$$\lim_{N\to \infty} L_N = \lim_{N \to \infty} \Delta x \sum_{j=0}^{N-1} f(x_j) = \lim_{N \to \infty} \frac{4}{N} \sum_{j=0}^{N-1} (\frac {35}{2}[\frac{4j}{N} + 4])$$ $f(x) = (\frac{35}{2}(x+4))$ , $x_j = \frac{4j}{N}$ , $\Delta x = \frac{4}{N}$
I need to find the limit of $L_{N}$ at $[0,4]$ I've found $x_j$ and $\Delta x$ but am having trouble finding the limit.
On
A more basic way of handling this is to write the sum as $\frac{280}{N^2}\sum_{j= 0}^{N-1} j+ \frac{280}{N}\sum_{j= 0}^{N-1} 1$.
Adding 1 a total of N times (from 0 to N-1) is, of course, N so the second sum is just 280 which is independent of N. The first sum involves $\sum_{j=0}^{N-1} j= \sum_{j= 1}^{N-1} j$ (since the j= 0 term is just 0). It is well known, and easy to prove, that $\sum_{j= 1}^M j= \frac{M(M+1)}{2}$ so $\sum_{j= 0}^{N-1} j= \frac{(N-1)N}{2}= \frac{N^2- N}{2}$. $\frac{280}{N^2}\sum_{j=0}^{N-1} j= \frac{280(N^2- N)}{2N^2}= 140- \frac{140}{N}$. That obviously goes to 140 as N goes to infinity. Thus the initial limit is 280+ 140= 420.
Consider $f(x)=\frac{35}{2} (x+4)$, $f$ is continous on $[0,4]$, hence integrable there.

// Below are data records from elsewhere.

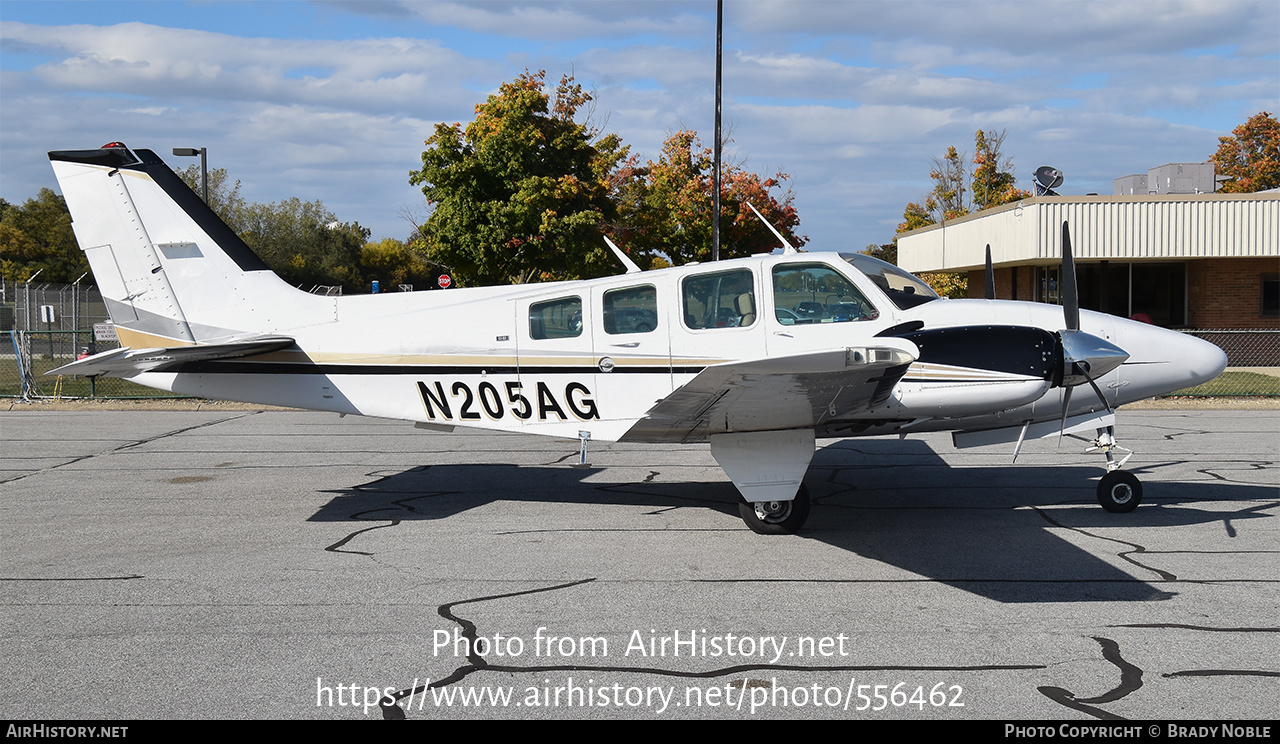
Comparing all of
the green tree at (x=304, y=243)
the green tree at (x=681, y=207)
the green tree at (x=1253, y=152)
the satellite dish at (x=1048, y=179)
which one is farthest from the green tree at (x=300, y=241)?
the green tree at (x=1253, y=152)

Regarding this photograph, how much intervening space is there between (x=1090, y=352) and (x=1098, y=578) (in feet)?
6.98

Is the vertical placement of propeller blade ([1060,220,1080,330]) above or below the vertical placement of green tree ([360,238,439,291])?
below

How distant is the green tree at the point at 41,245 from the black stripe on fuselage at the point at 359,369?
53578 mm

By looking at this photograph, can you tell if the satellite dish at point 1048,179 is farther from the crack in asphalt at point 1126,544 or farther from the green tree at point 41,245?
the green tree at point 41,245

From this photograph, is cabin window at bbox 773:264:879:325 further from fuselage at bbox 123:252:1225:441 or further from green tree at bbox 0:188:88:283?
green tree at bbox 0:188:88:283

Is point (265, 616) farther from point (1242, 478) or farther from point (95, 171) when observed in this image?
point (1242, 478)

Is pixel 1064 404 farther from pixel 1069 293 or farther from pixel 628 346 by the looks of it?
pixel 628 346

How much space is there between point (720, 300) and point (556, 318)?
153 cm

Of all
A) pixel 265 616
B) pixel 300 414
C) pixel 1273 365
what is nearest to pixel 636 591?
pixel 265 616

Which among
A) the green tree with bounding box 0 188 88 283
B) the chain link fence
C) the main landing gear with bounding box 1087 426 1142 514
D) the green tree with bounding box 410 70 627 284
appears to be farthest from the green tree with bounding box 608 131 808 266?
the green tree with bounding box 0 188 88 283

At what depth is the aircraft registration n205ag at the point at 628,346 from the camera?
26.1 ft

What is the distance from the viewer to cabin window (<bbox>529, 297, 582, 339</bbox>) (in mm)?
→ 8695

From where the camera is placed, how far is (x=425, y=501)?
9.78 meters

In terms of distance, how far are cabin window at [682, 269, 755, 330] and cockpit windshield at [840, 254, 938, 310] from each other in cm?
93
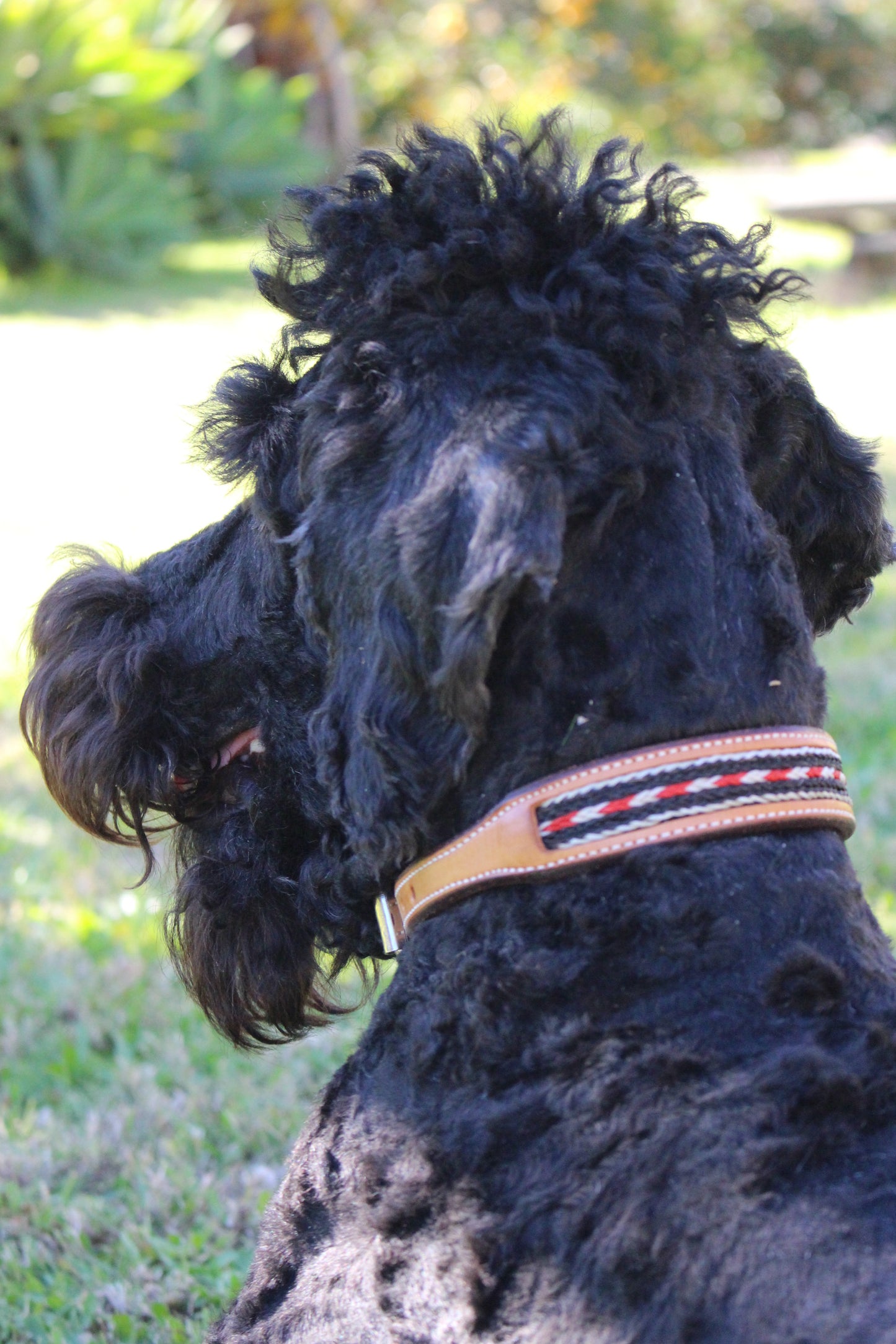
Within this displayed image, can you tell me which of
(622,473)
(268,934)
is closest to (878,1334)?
(622,473)

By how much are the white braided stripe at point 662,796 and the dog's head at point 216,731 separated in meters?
0.48

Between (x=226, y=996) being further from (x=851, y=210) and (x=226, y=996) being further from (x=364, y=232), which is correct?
(x=851, y=210)

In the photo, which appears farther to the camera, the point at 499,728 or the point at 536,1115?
the point at 499,728

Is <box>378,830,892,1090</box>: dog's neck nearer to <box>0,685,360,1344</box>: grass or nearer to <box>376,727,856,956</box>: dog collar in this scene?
<box>376,727,856,956</box>: dog collar

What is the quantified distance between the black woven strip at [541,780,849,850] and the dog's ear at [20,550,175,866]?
76 centimetres

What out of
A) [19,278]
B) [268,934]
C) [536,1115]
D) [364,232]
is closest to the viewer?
[536,1115]

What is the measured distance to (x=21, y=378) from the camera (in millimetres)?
12062

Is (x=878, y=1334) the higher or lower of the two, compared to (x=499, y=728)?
lower

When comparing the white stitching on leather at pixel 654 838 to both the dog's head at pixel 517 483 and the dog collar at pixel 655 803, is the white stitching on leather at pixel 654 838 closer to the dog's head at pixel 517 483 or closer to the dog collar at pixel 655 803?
the dog collar at pixel 655 803

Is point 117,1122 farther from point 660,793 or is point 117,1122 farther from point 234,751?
point 660,793

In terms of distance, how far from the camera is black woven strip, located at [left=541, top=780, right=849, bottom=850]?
1585mm

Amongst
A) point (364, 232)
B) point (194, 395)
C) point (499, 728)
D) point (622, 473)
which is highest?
point (194, 395)

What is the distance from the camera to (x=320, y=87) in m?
21.7

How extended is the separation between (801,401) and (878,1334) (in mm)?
1211
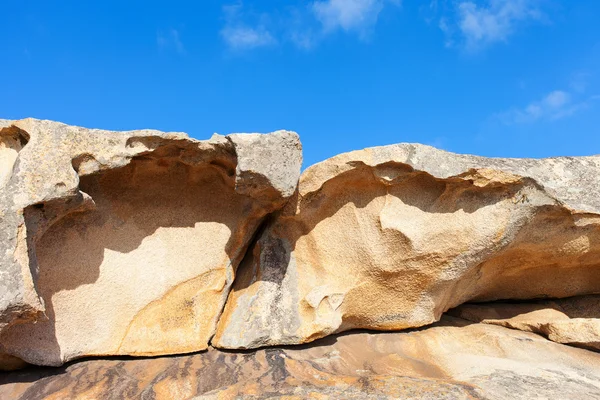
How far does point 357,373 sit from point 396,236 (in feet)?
3.22

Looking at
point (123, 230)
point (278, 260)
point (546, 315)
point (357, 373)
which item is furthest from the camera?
point (546, 315)

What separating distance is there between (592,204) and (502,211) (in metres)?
0.70

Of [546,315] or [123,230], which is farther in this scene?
[546,315]

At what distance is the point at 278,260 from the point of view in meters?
3.54

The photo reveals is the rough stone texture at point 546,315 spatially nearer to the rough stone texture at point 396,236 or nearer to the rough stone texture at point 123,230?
the rough stone texture at point 396,236

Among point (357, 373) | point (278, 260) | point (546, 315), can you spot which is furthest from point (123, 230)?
point (546, 315)

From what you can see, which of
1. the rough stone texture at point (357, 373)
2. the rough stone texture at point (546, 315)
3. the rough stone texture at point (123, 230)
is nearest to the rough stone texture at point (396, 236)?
the rough stone texture at point (357, 373)

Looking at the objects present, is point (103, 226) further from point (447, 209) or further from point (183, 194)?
point (447, 209)

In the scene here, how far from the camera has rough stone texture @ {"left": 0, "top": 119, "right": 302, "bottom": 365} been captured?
2.73 meters

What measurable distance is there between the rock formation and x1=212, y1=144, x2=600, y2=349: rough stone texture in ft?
0.04

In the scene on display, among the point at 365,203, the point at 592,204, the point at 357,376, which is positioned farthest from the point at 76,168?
the point at 592,204

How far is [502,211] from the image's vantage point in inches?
130

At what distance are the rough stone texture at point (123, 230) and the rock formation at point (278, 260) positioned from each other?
0.04ft

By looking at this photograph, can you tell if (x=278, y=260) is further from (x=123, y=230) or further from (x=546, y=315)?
(x=546, y=315)
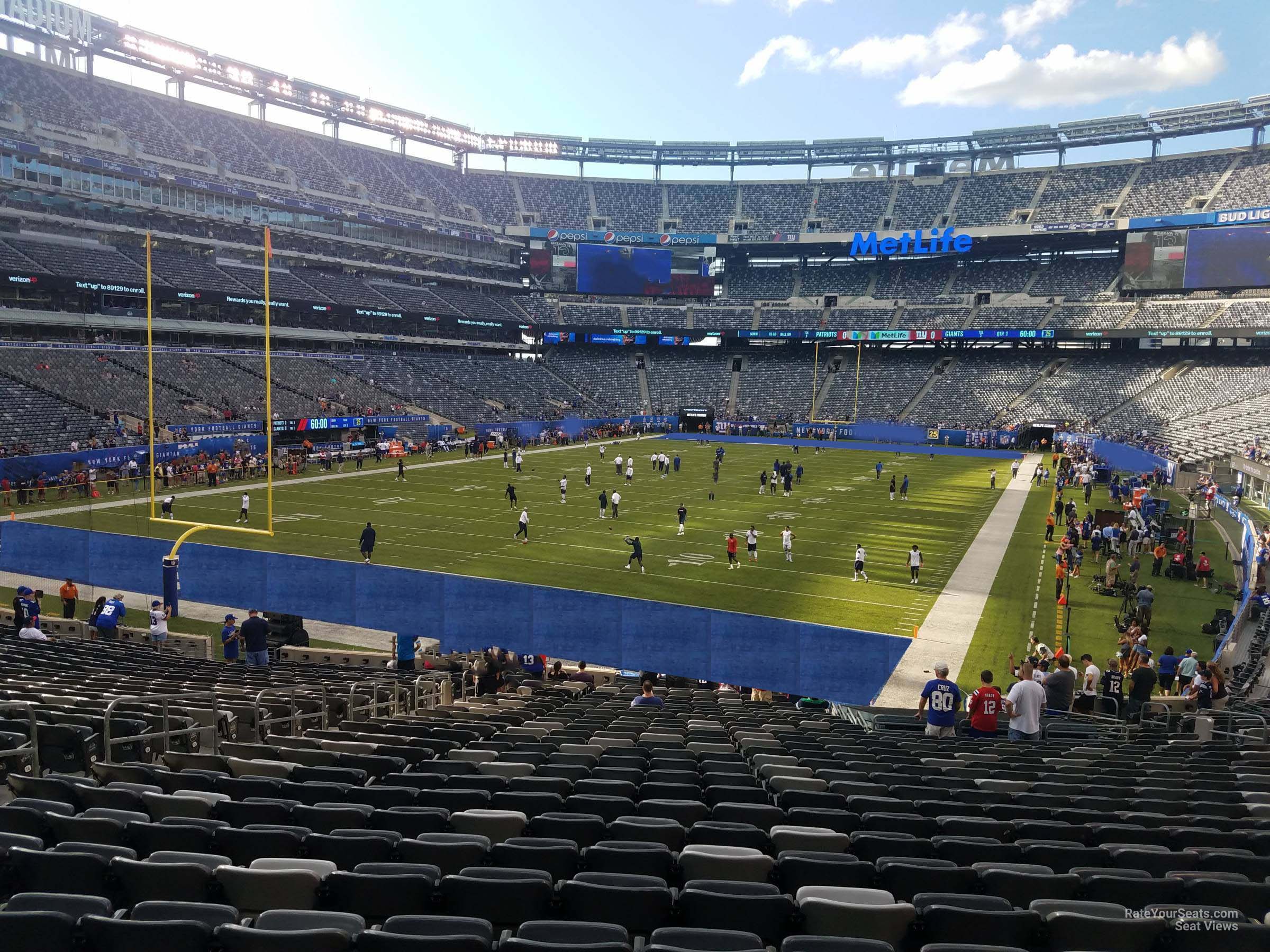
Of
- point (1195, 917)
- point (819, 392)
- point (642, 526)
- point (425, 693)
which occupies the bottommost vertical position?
point (425, 693)

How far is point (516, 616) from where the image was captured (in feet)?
51.9

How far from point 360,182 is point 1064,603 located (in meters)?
75.1

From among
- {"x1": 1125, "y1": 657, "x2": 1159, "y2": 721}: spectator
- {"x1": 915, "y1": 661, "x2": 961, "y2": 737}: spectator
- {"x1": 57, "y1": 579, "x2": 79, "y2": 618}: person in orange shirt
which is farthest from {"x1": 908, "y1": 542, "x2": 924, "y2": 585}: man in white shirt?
{"x1": 57, "y1": 579, "x2": 79, "y2": 618}: person in orange shirt

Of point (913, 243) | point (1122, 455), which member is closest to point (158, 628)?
point (1122, 455)

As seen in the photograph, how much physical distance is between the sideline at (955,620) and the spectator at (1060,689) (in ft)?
8.64

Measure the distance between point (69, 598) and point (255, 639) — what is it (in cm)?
611

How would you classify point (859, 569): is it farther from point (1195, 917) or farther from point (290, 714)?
point (1195, 917)

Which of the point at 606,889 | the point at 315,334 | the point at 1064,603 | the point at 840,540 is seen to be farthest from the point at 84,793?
the point at 315,334

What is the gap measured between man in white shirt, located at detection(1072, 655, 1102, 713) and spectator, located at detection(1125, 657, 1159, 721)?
0.51 metres

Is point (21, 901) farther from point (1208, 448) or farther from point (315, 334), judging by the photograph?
point (315, 334)

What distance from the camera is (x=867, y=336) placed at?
81125mm

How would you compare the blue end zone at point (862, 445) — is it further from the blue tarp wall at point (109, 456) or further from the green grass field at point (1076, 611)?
the blue tarp wall at point (109, 456)

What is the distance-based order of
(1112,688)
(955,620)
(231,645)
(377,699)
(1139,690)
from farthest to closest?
(955,620) → (231,645) → (1112,688) → (1139,690) → (377,699)

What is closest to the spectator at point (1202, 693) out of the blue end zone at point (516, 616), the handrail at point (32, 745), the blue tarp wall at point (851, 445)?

Divide $[0,4]$ into n equal part, i.e. $$0=\frac{4*0}{n}<\frac{4*1}{n}<...<\frac{4(n-1)}{n}<\frac{4*n}{n}=4$$ Note that each subinterval has width $$\Delta x=\frac{4}{n}$$ Pick $\xi_i=\frac{4}{n}$, we can form the following Riemann sum $$\sigma=\sum_{i=1}^{n}f(\xi_i)\Delta x$$ As $n \to \infty$, $\Delta x \to 0$, therefore $$\lim_{n \to \infty}\sum_{i=1}^{n}f(\xi_i)\Delta x=\int_{0}^{4}f(x)dx$$